Music fans, seeking to justify this casual act of larceny, claim they're
really supporting an economic boycott of a usurious and uncreative music
industry. "Cybershoplifting," reply the record companies, seizing
the opportunity to impose their opaque and onerous copyright schemes on
the listening public.
While the
battle rages on, piling up legal fees and taking the joy out of music,
a simpler solution is on the horizon. The best way to stem this tidal
wave of thievery is to give the music away.
Free content,
by itself, is not at all that unusual. Broadcast television is "free"--at
least to the viewer--courtesy of ad-supported subsidies, as are radio,
many concerts and sporting events. But even those services commanding
a fee today should become free tomorrow as the economics of music distribution
take radical new shape.
To understand
how, we would do well to look at a very different industry, but one with
surprising parallels to music: 19th-century fuel delivery. In the late
1800s, when a tenant sought to warm a cold apartment, she had to buy her
own coal from passing coal wagons and then haul it in coal buckets up
to her fourth-floor kitchen. This apparently straightforward transaction
brought with it considerable challenges for wagon drivers.
Theft was
endemic. Stories abound of coal wagons stripped of half their load by
street urchins before a first delivery could be made. Various solutions
to improve security were proposed, including various patented coal locks.

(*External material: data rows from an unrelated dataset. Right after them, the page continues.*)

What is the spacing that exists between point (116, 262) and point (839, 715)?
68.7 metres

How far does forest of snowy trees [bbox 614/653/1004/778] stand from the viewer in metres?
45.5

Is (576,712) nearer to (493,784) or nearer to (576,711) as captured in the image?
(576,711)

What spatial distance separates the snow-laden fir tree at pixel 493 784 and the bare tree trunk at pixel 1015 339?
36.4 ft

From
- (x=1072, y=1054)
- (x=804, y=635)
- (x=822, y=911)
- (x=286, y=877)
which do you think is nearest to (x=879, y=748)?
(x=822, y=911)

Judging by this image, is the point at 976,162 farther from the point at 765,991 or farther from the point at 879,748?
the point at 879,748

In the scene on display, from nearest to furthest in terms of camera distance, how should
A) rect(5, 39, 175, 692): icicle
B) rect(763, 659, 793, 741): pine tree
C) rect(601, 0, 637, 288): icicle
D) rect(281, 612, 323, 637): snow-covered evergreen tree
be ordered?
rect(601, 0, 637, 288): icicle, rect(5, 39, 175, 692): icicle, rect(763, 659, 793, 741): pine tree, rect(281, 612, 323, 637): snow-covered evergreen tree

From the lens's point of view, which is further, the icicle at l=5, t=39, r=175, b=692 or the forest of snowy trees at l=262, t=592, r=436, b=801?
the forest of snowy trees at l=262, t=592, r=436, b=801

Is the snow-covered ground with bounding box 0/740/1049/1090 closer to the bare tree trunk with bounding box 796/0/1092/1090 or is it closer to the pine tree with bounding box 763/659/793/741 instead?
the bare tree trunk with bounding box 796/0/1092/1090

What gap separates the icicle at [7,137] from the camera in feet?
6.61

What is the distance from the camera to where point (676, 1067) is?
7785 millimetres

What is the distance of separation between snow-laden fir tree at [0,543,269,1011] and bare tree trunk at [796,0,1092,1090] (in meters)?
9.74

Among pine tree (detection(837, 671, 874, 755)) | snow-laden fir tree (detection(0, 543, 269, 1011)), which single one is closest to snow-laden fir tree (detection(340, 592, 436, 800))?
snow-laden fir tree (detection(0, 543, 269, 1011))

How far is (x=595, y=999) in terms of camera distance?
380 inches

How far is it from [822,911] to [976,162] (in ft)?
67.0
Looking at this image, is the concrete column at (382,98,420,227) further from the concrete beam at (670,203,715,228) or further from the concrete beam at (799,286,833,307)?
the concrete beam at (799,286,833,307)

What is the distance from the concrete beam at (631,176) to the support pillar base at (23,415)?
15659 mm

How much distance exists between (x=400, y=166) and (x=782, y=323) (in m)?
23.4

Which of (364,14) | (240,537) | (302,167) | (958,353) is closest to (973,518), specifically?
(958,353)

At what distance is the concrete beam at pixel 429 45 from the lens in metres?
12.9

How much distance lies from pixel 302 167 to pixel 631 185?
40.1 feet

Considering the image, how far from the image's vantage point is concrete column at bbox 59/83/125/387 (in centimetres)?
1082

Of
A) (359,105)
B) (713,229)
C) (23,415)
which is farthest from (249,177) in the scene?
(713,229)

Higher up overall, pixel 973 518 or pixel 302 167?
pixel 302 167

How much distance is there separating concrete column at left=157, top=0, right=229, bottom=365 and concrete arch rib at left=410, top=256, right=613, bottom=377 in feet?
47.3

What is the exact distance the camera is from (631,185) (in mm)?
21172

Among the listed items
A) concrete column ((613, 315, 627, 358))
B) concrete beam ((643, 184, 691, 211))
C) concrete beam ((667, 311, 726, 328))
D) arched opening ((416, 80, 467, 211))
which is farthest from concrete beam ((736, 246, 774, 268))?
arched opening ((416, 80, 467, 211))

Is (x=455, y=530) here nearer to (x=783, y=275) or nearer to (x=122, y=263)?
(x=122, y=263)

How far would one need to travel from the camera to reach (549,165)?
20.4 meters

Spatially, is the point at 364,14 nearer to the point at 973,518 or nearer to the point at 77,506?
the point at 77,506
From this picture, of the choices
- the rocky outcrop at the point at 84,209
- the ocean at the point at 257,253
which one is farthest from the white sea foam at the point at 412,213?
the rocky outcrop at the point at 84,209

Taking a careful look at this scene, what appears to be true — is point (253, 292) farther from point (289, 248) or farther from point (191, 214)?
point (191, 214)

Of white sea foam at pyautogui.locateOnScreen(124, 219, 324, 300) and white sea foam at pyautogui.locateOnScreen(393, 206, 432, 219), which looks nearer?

The ultimate solution, however, proved to be something quite different:
a new distribution model that made coal theft irrelevant. It was called
central heating.
Coal distributors
sold their product efficiently in one large delivery to apartment landlords,
at the same time removing the incentive for individual tenants to steal.
Landlords could pass a significant part of the savings on to tenants in
their bill for monthly rent. Everyone benefited, even the families of
the coal-stealing urchins.
Similarly,
it is the power of low-cost distribution, combined with subsidized free
services, that will save and transform the music business. Stealing will
become equally irrelevant.
To understand how, consider these statistics: The U.S. music industry
collects $12 billion per year from CD sales to about 50 million active
fans. That means each person spends an average of $250 per year to purchase
around 15 albums a year.
Now, $250
per year is a very interesting number. By next year $250 will buy an MP3
player with a 100GB disk. That disk will hold over 2,000 CDs. Even strapping
on headphones 15 hours a day, a listener would still need over four months
to cruise through every track. For many people, 2,000 CDs is all the classical,
jazz or rock music they will ever care to collect. For others, it's just
about enough to fill a summer vacation with tunes. But it's a lot more
than 15 CDs.
With these
economics, distributing music on flashy plastic disks one album at a time
seems, well, like heating your kitchen with coal. And $250 is not too
high a price for a marketer--even those outside the music business--to
spend acquiring customers, especially those dedicated fans holding an
ad-supported player in their hand 15 hours a day.
Imagine the
possibilities. Buy a new Kia? Get 1,000 albums with every car. Purchase
a lifetime subscription to the Boston Symphony Orchestra? Receive an MP3
player with a library of the world's 2,000 most important classical music
selections. Sign up for a new cellular contract? Get unlimited access
to music from over 30,000 indie bands.
The economics
are such that it would take only one leading company to break the music
distribution mold. Among MP3 player makers, Apple Computer, with its pioneering
iPod and remnant counter-culture customers, is one possibility. Sony--rumored
to earn more from player hardware than from its own music division--is
another. Or it might be a local brand in China, with less to lose.
A workable payment plan?
But how will artists and their agents and lawyers get paid? This time
we can turn for answers not to coal distribution, but to an industry much
closer to musicians' homes: the American Society of Composers, Authors
and Publishers. ASCAP licenses, collects and redistributes music royalties
from music performance venues (like radio stations, concert halls and
so on) to the artists. It determines who gets paid what by polling these
venues to see whose music gets played and how often.
To determine
reimbursement in an MP3 player world, a small sample of users could be
invited periodically to voluntarily, and anonymously share their listening
history stored in the player. Then, just as in the ASCAP model, payments
collected from the music player distributors (Kia, the BSO and the like)
would be split among the copyright owners. No fuss, no complexity and
no secret CD police.
And we consumers
would finally have the freedom to play music where we want it, when we
want it, how we want it.
This is the
future of music, if anyone is listening.